DaSGD: Squeezing SGD Parallelization Performance in Distributed Training Using Delayed Averaging
This addresses the problem of inefficient resource usage and reliance on high-performance interconnects in distributed training systems for deep learning practitioners, representing an incremental improvement over existing methods.
The paper tackles the communication overhead in synchronous distributed training of deep learning models by proposing DaSGD, a new SGD algorithm that parallelizes gradient updates to hide 100% of communication overhead, achieving a linear performance scale-up with cluster size while maintaining the same convergence rate as SGD.
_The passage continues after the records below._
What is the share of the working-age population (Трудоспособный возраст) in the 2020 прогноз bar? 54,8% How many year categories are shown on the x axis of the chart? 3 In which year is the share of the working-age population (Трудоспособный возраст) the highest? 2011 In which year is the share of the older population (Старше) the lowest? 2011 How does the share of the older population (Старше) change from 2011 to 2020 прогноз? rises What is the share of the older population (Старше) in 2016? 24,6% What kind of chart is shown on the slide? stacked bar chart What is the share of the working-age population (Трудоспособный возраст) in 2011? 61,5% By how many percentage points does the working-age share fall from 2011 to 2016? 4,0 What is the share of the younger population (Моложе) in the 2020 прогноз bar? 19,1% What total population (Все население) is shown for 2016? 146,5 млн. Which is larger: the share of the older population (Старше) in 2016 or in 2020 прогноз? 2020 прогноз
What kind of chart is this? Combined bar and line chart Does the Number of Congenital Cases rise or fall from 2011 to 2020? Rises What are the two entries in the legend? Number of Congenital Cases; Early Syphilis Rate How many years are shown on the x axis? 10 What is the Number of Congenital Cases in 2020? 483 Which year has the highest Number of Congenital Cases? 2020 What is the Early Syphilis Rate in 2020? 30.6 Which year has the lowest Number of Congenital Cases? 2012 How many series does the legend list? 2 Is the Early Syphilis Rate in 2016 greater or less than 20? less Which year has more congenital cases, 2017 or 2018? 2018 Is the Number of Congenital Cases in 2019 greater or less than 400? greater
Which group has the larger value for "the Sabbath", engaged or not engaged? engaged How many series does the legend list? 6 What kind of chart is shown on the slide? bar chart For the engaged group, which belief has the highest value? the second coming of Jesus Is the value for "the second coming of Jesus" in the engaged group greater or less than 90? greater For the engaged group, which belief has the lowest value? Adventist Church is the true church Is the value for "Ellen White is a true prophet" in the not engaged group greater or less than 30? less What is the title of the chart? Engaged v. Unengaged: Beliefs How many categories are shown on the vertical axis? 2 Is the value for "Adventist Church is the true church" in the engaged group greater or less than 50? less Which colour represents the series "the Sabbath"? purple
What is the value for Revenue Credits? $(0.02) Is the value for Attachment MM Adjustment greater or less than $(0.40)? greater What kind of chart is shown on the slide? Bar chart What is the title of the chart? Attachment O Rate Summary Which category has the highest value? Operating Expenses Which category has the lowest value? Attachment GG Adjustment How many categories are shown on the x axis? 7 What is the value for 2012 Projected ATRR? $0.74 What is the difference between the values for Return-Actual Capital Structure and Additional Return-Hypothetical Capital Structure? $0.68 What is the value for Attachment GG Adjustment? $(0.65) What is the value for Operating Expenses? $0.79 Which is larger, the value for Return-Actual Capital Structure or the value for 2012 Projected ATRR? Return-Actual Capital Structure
The state-of-the-art deep learning algorithms rely on distributed training systems to tackle the increasing sizes of models and training data sets. Minibatch stochastic gradient descent (SGD) algorithm requires workers to halt forward/back propagations, to wait for gradients aggregated from all workers, and to receive weight updates before the next batch of tasks. This synchronous execution model exposes the overheads of gradient/weight communication among a large number of workers in a distributed training system. We propose a new SGD algorithm, DaSGD (Local SGD with Delayed Averaging), which parallelizes SGD and forward/back propagations to hide 100% of the communication overhead. By adjusting the gradient update scheme, this algorithm uses hardware resources more efficiently and reduces the reliance on the low-latency and high-throughput inter-connects. The theoretical analysis and the experimental results show its convergence rate O(1/sqrt(K)), the same as SGD. The performance evaluation demonstrates it enables a linear performance scale-up with the cluster size.